## Start TEXT PASSAGE

Jtc1/SC2/WG2 n 1796 – Attachment Draft 1 for iso/iec 10646-1 : 1999


Declaration of identification of features



Download 406.57 Kb.
Page5/13
Date30.04.2017
Size406.57 Kb.
#16754
1   2   3   4   5   6   7   8   9   ...   13

17 Declaration of identification of features

17.1 Purpose and context of identification


CC-data-elements conforming to ISO/IEC 10646 are intended to form all or part of a composite unit of coded information that is interchanged between an originator and a recipient. The identification of ISO/IEC 10646 (including the form), the implementation level, and any subset of the coding space that have been adopted by the originator must also be available to the recipient. The route by which such identification is communicated to the recipient is outside the scope of ISO/IEC 10646.

## End TEXT PASSAGE

» REQUIRED TASK A
In the ISO/IEC 10646 passage, what does the text say lies outside the scope of ISO/IEC 10646?
» REQUIRED TASK B
Continue the ISO/IEC 10646 passage on identifying features, picking up after its final sentence.

## Start DATA LINES

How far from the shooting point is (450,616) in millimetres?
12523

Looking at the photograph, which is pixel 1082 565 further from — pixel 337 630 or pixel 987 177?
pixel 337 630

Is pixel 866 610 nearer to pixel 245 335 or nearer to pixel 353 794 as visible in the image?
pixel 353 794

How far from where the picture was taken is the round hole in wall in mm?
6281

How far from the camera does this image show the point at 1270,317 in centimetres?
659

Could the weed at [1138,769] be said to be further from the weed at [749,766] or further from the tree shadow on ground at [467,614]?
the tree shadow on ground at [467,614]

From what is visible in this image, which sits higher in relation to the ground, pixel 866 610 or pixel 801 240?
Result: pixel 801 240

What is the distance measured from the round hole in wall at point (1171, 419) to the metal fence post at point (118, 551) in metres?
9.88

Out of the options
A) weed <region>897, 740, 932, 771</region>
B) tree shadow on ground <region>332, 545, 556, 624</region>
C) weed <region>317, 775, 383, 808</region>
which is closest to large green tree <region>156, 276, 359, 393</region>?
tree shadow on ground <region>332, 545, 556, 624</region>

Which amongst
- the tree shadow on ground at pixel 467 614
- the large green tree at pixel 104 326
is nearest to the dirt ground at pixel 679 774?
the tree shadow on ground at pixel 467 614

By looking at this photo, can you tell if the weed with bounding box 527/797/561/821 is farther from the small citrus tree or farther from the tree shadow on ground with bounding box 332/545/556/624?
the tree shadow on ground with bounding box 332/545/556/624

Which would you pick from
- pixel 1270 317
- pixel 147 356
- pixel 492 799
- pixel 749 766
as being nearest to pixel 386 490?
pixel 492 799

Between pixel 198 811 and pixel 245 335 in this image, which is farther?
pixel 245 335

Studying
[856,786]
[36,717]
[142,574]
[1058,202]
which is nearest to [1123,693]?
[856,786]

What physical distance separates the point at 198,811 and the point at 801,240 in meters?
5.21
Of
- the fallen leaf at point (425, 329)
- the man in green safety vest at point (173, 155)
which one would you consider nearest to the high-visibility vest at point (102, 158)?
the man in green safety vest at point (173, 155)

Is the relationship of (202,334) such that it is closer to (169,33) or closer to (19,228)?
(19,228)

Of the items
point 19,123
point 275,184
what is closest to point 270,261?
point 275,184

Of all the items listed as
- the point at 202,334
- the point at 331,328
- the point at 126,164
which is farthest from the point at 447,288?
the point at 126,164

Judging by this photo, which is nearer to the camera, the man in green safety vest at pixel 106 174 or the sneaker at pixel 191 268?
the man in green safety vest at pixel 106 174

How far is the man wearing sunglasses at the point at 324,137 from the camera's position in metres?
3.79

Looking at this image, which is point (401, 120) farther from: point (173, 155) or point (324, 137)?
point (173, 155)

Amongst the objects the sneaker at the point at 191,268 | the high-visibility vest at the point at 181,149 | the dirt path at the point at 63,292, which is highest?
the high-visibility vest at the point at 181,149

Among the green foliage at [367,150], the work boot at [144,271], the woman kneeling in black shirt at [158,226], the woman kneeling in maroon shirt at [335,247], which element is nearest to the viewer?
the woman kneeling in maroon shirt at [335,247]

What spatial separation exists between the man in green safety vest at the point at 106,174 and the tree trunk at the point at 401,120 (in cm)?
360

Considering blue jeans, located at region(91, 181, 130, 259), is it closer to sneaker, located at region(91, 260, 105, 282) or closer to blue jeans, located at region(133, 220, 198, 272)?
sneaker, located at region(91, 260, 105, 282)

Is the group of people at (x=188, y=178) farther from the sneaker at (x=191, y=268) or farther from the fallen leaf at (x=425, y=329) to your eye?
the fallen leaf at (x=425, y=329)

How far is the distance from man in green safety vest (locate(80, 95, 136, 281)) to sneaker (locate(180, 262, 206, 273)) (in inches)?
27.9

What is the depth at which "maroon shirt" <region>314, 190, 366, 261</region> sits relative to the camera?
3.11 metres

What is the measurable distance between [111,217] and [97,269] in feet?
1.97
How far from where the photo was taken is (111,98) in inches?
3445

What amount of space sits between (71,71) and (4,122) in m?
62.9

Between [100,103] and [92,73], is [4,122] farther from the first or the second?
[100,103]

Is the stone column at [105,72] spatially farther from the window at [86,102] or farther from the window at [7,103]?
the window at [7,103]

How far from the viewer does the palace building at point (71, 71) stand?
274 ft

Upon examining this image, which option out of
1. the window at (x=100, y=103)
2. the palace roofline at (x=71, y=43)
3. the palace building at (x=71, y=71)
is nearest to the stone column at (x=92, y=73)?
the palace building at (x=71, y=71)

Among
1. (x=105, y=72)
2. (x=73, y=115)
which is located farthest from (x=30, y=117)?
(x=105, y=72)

## End DATA LINES

» WRITTEN REPLY A
The route by which the identification is communicated to the recipient.

» WRITTEN REPLY B
However, some standards for interchange of coded information may permit, or require, that the coded representation of the identification applicable to the CC-data-element forms a part of the interchanged information. This clause specifies a coded representation for the identification of UCS with an implementation level and a subset of ISO/IEC 10646, and also of a C0 and a C1 set of control functions from ISO/IEC 6429 for use in conjunction with ISO/IEC 10646. Such coded representations provide all or part of an identification data element, which may be included in information interchange in accordance with the relevant standard.

If two or more of the identifications are present, the order of those identifications shall follow the order as specified in this clause.

NOTE - An alternative method of identification is described in annex M.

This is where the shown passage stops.